Keeping Passthrough a Neutral Platform

Diving deeper into

Tim Flannery, co-founder of Passthrough, on building TurboTax for private fund investing

Interview
when you start to encroach on that, then you start losing the ability to be a platform, and you start becoming more of a service provider.
Analyzed 4 sources

This is a boundary setting decision about distribution, not product scope. Passthrough is trying to be the neutral workflow layer that any fund manager, law firm, fund admin, RIA, or fundraising platform can plug into. If it starts running fund operations itself, it stops being shared infrastructure and starts competing with the very firms and platforms that can send it customers.

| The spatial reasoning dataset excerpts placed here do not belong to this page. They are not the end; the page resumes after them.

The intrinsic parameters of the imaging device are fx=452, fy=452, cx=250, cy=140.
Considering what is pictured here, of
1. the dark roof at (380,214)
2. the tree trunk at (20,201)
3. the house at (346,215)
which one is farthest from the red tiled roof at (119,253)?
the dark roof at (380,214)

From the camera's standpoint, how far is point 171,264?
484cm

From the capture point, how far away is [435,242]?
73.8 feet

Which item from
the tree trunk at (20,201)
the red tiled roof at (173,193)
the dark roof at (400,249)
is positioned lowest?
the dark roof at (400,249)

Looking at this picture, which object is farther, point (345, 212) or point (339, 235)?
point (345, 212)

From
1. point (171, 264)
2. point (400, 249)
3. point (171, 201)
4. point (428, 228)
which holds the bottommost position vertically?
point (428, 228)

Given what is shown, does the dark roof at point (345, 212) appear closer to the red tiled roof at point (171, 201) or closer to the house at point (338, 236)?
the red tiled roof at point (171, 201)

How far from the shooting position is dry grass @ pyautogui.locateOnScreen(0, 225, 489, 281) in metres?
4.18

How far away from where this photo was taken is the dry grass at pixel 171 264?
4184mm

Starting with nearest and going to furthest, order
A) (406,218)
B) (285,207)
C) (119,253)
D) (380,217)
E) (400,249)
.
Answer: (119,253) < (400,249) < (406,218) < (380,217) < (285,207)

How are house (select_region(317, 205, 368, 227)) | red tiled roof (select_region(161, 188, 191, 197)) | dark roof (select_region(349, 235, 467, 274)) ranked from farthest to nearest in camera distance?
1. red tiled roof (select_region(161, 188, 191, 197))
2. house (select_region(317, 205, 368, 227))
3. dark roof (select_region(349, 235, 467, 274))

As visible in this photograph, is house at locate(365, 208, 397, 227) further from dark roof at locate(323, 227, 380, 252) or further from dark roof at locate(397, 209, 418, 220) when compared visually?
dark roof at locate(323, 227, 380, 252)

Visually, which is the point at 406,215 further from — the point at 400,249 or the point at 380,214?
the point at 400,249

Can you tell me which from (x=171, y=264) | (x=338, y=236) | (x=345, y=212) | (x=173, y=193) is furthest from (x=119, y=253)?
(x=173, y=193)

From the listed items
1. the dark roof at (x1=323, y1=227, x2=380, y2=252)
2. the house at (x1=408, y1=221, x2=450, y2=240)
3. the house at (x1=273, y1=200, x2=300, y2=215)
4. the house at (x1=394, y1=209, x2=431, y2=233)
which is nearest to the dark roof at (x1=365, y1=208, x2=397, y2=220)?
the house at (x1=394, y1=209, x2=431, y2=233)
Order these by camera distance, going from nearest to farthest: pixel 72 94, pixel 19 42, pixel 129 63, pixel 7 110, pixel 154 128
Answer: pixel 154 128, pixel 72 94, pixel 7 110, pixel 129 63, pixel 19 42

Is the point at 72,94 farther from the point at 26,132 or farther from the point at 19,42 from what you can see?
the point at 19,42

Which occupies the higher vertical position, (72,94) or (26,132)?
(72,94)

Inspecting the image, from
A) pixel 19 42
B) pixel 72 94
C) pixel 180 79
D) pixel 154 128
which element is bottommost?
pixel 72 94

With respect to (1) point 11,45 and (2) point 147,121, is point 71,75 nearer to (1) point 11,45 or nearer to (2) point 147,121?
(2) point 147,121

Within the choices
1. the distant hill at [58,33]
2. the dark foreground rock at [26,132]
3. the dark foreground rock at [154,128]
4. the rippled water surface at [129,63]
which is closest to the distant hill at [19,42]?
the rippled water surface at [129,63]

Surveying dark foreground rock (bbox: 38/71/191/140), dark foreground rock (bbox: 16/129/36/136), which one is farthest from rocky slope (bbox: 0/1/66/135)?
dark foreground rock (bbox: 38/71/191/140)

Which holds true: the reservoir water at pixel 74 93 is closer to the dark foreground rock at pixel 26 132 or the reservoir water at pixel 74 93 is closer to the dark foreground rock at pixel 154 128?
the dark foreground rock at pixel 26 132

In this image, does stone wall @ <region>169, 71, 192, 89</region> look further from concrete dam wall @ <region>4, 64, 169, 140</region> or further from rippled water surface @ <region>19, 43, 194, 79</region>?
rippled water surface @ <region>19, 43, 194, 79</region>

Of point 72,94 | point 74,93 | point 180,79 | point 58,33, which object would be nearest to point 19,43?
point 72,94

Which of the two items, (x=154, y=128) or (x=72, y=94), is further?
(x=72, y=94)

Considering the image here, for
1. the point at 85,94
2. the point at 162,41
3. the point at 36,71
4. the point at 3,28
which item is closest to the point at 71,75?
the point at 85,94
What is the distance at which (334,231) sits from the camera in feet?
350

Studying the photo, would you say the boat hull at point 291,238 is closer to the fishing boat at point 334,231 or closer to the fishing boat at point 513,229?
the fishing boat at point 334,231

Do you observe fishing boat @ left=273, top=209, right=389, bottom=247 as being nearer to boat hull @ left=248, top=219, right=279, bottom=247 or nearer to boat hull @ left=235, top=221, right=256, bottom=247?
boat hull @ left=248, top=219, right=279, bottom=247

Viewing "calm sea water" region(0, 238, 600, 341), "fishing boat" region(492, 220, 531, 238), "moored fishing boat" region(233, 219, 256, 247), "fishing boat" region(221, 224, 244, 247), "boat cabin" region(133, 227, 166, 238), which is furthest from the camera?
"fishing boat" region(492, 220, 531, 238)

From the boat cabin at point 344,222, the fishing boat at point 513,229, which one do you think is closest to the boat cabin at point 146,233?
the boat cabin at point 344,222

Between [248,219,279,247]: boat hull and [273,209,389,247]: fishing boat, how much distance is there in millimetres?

  • The product is narrow but deep. Passthrough takes a fund's existing subscription documents, turns them into a guided flow, collects structured investor data, and reuses that data across future workflows. That is different from staffing a large operations team to run day to day fund admin work.
  • The clearest contrast is Juniper Square and Carta. Both have pushed beyond software into fund administration and other embedded services. That creates more revenue per customer, but it also makes them a provider of labor and operations, not just a neutral software layer.
  • Passthrough's go to market depends on partners trusting it. In the interview, law firms and fund admins are treated as customers even when they do not pay, because they influence adoption. That only works if the software removes painful tasks without trying to replace the partner relationship.

The next step is likely more workflow expansion around onboarding, compliance, tax, and reporting, but still as infrastructure. If Passthrough keeps the line between software and outsourced operations clear, it can become the investor identity and document rail underneath many private market products instead of being just another fund services vendor.